▸ What is asked
Please copy out all of the records below word for word, leaving out the pictures.

▸ Spatial data with images
[start]
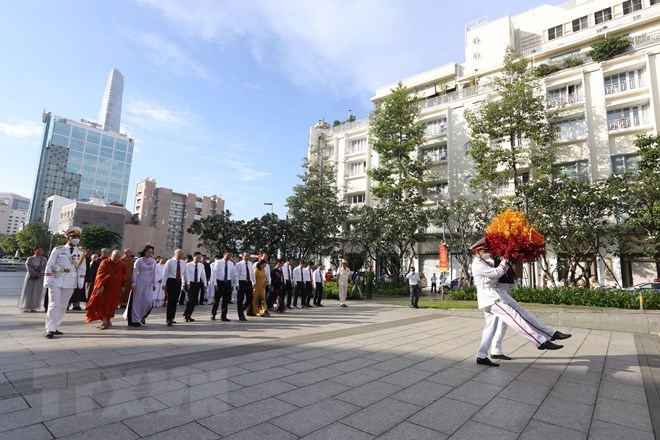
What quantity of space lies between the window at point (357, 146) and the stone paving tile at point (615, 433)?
3810 cm

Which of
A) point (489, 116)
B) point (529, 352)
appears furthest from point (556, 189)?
point (529, 352)

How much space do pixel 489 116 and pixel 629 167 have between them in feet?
34.0

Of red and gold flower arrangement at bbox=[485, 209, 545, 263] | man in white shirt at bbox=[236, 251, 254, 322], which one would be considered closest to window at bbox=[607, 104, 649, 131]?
red and gold flower arrangement at bbox=[485, 209, 545, 263]

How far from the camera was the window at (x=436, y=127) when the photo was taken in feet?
113

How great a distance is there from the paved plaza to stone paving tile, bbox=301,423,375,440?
18 mm

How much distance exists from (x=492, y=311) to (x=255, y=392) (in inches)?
148

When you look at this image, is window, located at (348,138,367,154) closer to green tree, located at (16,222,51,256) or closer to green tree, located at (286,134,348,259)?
green tree, located at (286,134,348,259)

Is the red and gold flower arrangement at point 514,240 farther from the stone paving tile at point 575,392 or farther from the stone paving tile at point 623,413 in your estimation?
the stone paving tile at point 623,413

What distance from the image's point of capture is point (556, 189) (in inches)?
797

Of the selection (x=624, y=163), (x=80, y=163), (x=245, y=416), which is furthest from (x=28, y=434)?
(x=80, y=163)

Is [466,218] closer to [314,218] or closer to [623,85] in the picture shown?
[314,218]

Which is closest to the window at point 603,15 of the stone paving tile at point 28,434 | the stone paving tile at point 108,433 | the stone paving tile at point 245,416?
the stone paving tile at point 245,416

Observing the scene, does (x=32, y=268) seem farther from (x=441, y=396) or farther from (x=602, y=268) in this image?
(x=602, y=268)

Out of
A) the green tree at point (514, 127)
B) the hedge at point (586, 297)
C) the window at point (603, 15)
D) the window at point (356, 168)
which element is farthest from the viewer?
the window at point (356, 168)
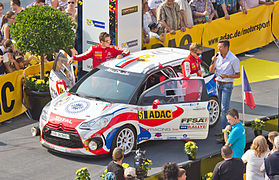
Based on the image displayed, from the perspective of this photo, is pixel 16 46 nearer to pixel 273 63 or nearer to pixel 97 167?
pixel 97 167

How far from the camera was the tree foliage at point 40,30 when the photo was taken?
539 inches

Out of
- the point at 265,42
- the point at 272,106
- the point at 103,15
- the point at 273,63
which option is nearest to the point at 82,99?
the point at 103,15

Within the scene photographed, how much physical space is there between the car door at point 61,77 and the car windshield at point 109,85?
645 mm

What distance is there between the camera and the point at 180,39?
1788 centimetres

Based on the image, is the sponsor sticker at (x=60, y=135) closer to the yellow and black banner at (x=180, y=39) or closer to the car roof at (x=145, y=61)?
the car roof at (x=145, y=61)

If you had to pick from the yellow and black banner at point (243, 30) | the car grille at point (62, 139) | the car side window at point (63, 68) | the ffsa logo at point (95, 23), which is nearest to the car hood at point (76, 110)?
the car grille at point (62, 139)

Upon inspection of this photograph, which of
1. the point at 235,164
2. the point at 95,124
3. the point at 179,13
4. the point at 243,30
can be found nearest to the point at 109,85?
the point at 95,124

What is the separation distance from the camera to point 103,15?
15.6 metres

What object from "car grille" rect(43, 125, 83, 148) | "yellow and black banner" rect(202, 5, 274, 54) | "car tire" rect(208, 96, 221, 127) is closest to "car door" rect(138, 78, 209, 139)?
"car tire" rect(208, 96, 221, 127)

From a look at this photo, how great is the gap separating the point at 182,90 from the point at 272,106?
3.93 meters

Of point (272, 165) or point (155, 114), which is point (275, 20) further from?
point (272, 165)

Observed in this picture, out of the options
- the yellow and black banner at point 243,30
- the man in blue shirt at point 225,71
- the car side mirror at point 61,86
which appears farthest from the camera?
the yellow and black banner at point 243,30

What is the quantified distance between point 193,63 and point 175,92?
906 mm

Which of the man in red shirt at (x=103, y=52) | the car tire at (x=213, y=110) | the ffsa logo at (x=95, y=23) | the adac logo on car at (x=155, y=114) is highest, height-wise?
the ffsa logo at (x=95, y=23)
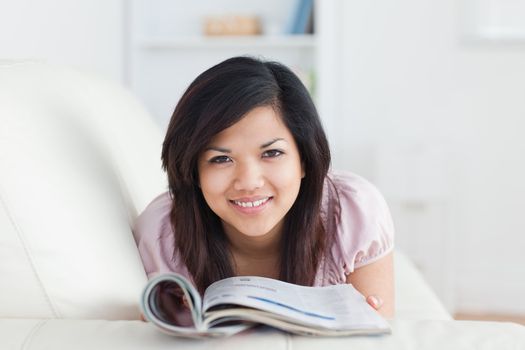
[end]
▸ Answer to this problem
What quantity of space lies between the window at point (357, 146) and the stone paving tile at point (615, 433)?
3810 cm

Which of
A) point (489, 116)
B) point (529, 352)
appears furthest from point (556, 189)?
point (529, 352)

How much space do pixel 489 116 and pixel 629 167 have between them in feet?
34.0

Of red and gold flower arrangement at bbox=[485, 209, 545, 263] | man in white shirt at bbox=[236, 251, 254, 322], which one would be considered closest to window at bbox=[607, 104, 649, 131]?
red and gold flower arrangement at bbox=[485, 209, 545, 263]

How far from the camera was the window at (x=436, y=127) when the photo was taken in feet?
113

How great a distance is there from the paved plaza to stone paving tile, bbox=301,423,375,440?
18 mm

How much distance exists from (x=492, y=311) to (x=255, y=392) (in inches)?
148

When you look at this image, is window, located at (348,138,367,154) closer to green tree, located at (16,222,51,256) or closer to green tree, located at (286,134,348,259)?
green tree, located at (286,134,348,259)

Is the red and gold flower arrangement at point 514,240 farther from the stone paving tile at point 575,392 or farther from the stone paving tile at point 623,413 in your estimation?
the stone paving tile at point 623,413

What distance from the image's point of capture is point (556, 189) (in inches)?
797

Of the selection (x=624, y=163), (x=80, y=163), (x=245, y=416), which is furthest from (x=28, y=434)?
(x=80, y=163)

Is [466,218] closer to [314,218] or closer to [623,85] in the picture shown?
[314,218]

Which is closest to the window at point 603,15 of the stone paving tile at point 28,434 | the stone paving tile at point 108,433 | the stone paving tile at point 245,416?
the stone paving tile at point 245,416

Observing the scene, does (x=32, y=268) seem farther from (x=441, y=396) or farther from (x=602, y=268) in this image?
(x=602, y=268)

Out of
A) the green tree at point (514, 127)
B) the hedge at point (586, 297)
C) the window at point (603, 15)
D) the window at point (356, 168)
which element is farthest from the viewer?
the window at point (356, 168)
Based on the image displayed, from the perspective of this photo, is pixel 16 46 nearer to pixel 273 63 or nearer to pixel 97 167?
pixel 97 167

How far from the camera was the tree foliage at point 40,30 when the photo was taken?
539 inches

Out of
- the point at 265,42
- the point at 272,106
- the point at 103,15
- the point at 273,63
which option is nearest to the point at 82,99?
the point at 103,15

Within the scene photographed, how much physical space is there between the car door at point 61,77 and the car windshield at point 109,85?
645 mm

What distance is there between the camera and the point at 180,39?
1788 centimetres

Based on the image, is the sponsor sticker at (x=60, y=135) closer to the yellow and black banner at (x=180, y=39) or closer to the car roof at (x=145, y=61)?
the car roof at (x=145, y=61)

If you had to pick from the yellow and black banner at point (243, 30) | the car grille at point (62, 139) | the car side window at point (63, 68) | the ffsa logo at point (95, 23), which is nearest to the car hood at point (76, 110)?
the car grille at point (62, 139)

Upon inspection of this photograph, which of
1. the point at 235,164
2. the point at 95,124
3. the point at 179,13
4. the point at 243,30
can be found nearest to the point at 109,85?
the point at 95,124

What is the separation distance from the camera to point 103,15?
15.6 metres

What object from "car grille" rect(43, 125, 83, 148) | "yellow and black banner" rect(202, 5, 274, 54) | "car tire" rect(208, 96, 221, 127) is closest to "car door" rect(138, 78, 209, 139)?
"car tire" rect(208, 96, 221, 127)

From a look at this photo, how great is the gap separating the point at 182,90 from the point at 272,106?
3.93 meters

Of point (272, 165) or point (155, 114), which is point (275, 20) further from?
point (272, 165)

Observed in this picture, out of the options
- the yellow and black banner at point 243,30
- the man in blue shirt at point 225,71
- the car side mirror at point 61,86
which appears farthest from the camera?
the yellow and black banner at point 243,30

What is the quantified distance between point 193,63 and point 175,92?
906 mm

Which of the man in red shirt at (x=103, y=52) | the car tire at (x=213, y=110) | the ffsa logo at (x=95, y=23) | the adac logo on car at (x=155, y=114) is highest, height-wise?
the ffsa logo at (x=95, y=23)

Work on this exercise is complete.